One of the statistics that was has been jarring to me is seeing that Asian Americans between the ages of 18 and 24 are the only ethnic group whose leading cause of death is suicide. Or that an estimated nearly one third of South Asian American youth are depressed.
I think we need to advocate for more funding and more light shining into these little crevices where people are hiding their distress. There are a few studies that suggest that the rates of suicide attempts, or maybe even completion, are high in South Asian populations. But the results are so muddled that I really don’t know what to make of them, other than people are probably distressed in ways we don’t understand. A lot of sample sizes are really small because we don’t have these wide ranging research studies, which I think we really, really need to have.
It sounds like we don’t have any conclusive studies or any sort of national trends that we can speak of for the South Asian community and mental health, but there are small individual studies over the years that suggest that this community is struggling profoundly in a way that we can’t really even assess or fully understand.
Right. We don’t have the data to understand at this point.
But we can, for certain, say that there is a significant amount that is struggling silently?
Yes. I see this a lot: When you talk about stress, often people are not even able to say that they are stressed. It’s easy to say: my child is stressed. But it’s not easy to say that they, themselves, are stressed.
It’s really hard to gather the data, because I think the questions have to be asked in a very different way. And I suspect that that’s why many of these national, broad-based interview studies are not really picking up this. I don’t think we’re asking the questions in a way that people are able to understand what’s being asked, and respond accordingly.
I also think South Asians in the US, especially first generation immigrants, sometimes feel very isolated without those large family networks that are present in the home country. Those networks come with both positives and negatives.
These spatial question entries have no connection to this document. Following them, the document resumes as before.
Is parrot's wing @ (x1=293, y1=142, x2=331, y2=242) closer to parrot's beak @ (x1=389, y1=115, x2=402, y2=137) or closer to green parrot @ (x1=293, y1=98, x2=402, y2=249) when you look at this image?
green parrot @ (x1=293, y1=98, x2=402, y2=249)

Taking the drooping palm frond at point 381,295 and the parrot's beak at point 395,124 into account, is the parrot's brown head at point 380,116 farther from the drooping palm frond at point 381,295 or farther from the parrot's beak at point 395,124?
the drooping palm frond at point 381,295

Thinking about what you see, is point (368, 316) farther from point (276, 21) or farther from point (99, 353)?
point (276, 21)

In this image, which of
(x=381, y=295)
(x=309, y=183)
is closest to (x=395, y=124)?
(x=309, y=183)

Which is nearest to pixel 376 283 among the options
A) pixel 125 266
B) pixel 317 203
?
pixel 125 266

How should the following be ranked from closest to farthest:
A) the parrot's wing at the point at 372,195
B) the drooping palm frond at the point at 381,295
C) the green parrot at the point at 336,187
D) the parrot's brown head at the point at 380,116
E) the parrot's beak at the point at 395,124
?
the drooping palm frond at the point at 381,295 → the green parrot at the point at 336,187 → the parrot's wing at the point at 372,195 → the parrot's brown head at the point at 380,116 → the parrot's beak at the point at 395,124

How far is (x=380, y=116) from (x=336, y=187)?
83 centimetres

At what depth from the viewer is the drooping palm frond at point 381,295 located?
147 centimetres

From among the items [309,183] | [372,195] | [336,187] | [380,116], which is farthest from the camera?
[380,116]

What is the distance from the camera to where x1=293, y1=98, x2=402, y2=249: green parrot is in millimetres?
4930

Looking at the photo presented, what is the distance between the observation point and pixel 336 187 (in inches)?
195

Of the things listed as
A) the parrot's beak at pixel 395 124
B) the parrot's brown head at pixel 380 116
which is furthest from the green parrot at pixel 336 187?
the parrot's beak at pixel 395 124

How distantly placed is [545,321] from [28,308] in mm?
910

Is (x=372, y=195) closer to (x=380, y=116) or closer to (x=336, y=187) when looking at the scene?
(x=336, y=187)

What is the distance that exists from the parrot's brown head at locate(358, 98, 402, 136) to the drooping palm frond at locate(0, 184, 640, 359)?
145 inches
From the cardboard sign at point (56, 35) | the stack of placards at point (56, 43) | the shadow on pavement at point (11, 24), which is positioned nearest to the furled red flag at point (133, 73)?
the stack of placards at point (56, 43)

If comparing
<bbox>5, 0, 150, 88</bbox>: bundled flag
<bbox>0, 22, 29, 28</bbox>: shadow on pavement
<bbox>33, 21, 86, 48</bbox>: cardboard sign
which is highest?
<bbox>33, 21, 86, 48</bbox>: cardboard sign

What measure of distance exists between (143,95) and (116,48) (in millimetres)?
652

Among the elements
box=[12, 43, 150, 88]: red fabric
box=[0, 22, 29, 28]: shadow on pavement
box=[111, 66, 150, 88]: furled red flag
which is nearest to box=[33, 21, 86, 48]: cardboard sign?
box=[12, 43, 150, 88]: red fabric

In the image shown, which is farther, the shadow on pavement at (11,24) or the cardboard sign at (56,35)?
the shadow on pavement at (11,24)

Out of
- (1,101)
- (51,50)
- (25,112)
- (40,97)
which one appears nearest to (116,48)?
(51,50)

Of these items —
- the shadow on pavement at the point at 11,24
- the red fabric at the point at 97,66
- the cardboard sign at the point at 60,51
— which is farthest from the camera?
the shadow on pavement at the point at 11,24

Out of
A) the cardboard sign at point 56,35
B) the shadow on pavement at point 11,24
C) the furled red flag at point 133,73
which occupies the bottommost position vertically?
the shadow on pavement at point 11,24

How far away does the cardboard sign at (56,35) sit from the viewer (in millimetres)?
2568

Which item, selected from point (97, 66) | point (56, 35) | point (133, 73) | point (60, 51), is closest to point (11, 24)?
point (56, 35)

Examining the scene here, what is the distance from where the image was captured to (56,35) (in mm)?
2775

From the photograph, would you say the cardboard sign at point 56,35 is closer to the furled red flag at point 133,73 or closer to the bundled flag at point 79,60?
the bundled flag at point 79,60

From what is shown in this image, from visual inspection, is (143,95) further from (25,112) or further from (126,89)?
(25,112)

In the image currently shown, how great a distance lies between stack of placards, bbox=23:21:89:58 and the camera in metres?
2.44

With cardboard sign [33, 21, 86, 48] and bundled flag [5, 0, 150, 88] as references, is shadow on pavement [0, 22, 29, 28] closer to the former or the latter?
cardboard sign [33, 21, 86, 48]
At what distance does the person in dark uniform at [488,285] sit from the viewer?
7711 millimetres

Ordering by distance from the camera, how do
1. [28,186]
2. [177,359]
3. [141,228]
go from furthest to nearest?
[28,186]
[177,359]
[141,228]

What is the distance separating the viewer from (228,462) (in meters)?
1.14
There can be a lot of conflict within these large family networks as well. But I’ve heard a few times now that people really miss that connection. Everybody’s in everybody’s business, and so there’s somebody who can help out, rather than these isolated, nuclear families. What if there’s problems? You know, there isn’t anybody that sort of within the four that you can just talk to, right? If you lived in a big joint family with five uncles and aunts, somebody somewhere might step in to help out. People are feeling that sense of isolation as well.
Note: This interview has been lightly edited and condensed for clarity.
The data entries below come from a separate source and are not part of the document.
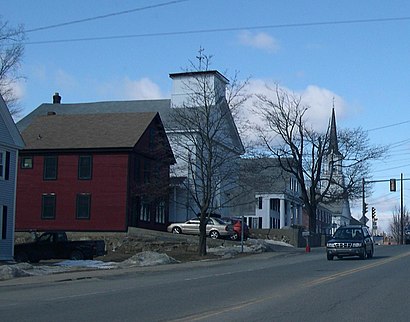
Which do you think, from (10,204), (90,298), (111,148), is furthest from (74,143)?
(90,298)

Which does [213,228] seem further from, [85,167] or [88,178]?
[85,167]

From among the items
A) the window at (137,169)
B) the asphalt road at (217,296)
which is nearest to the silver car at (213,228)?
the window at (137,169)

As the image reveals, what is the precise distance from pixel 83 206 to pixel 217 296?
33.2 metres

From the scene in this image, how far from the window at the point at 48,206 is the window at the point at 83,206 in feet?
5.84

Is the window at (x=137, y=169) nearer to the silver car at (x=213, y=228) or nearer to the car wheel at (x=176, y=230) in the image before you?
the car wheel at (x=176, y=230)

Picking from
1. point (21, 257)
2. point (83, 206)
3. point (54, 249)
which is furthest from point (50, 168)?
point (54, 249)

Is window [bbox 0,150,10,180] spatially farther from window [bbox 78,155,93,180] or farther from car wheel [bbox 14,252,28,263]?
window [bbox 78,155,93,180]

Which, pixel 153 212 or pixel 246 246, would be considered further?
pixel 153 212

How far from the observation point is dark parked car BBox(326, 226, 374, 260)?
120 feet

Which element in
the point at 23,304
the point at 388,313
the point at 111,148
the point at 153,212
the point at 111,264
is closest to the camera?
the point at 388,313

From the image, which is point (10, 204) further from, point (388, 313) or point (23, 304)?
point (388, 313)

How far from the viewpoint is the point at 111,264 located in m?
34.2

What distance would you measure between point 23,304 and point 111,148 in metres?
33.8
On a smaller scale, I’ve seen some impact in my own classroom. For many students, Asian American literature is therapeutic...they finally have a space to share their stories and see themselves reflected in the curriculum. Students achieve better grades and attendance rises when Culturally Responsive Teaching is implemented.
Hello Prachi! Glad to see the topic is getting more attention. In my experience, I have seen that the south asian diaspora here in the Bay area first approach their doctors and prescriptions for anti anxiety medication and antidepressants tell a different story. Many more get medication rather than therapy. As the doctors are the first line of help outside the family, they also see a lot of the somatization of these problems.
There’s a lot of information on domestic violence for example where it can’t be hidden after a certain severity.
There’s also the shame of not being “well” after having material possessions that may be disregarded by family in India.
A complex topic indeed. And very sad too.